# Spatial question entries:
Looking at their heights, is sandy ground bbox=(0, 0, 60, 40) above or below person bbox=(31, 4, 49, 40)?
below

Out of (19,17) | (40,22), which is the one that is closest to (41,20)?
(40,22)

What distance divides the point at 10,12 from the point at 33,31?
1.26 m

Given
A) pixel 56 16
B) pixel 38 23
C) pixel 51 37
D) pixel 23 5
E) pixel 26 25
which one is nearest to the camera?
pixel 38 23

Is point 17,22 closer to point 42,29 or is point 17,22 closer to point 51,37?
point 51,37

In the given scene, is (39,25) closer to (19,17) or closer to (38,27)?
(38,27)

---

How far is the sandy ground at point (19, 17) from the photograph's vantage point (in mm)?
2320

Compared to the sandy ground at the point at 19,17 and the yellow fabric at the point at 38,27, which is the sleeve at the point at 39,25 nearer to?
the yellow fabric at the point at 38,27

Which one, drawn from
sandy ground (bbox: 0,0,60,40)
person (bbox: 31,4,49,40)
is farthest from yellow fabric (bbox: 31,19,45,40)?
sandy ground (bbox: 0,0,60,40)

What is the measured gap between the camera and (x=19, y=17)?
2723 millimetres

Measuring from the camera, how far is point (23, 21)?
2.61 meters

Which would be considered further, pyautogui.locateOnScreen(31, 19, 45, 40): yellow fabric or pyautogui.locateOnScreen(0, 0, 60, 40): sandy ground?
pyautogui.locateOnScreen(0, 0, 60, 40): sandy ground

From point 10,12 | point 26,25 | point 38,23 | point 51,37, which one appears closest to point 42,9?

# Requirement:
Gather each line of the entries that contains the string "locateOnScreen".

# Worked answer:
Which would be considered further, pyautogui.locateOnScreen(31, 19, 45, 40): yellow fabric or pyautogui.locateOnScreen(0, 0, 60, 40): sandy ground?
pyautogui.locateOnScreen(0, 0, 60, 40): sandy ground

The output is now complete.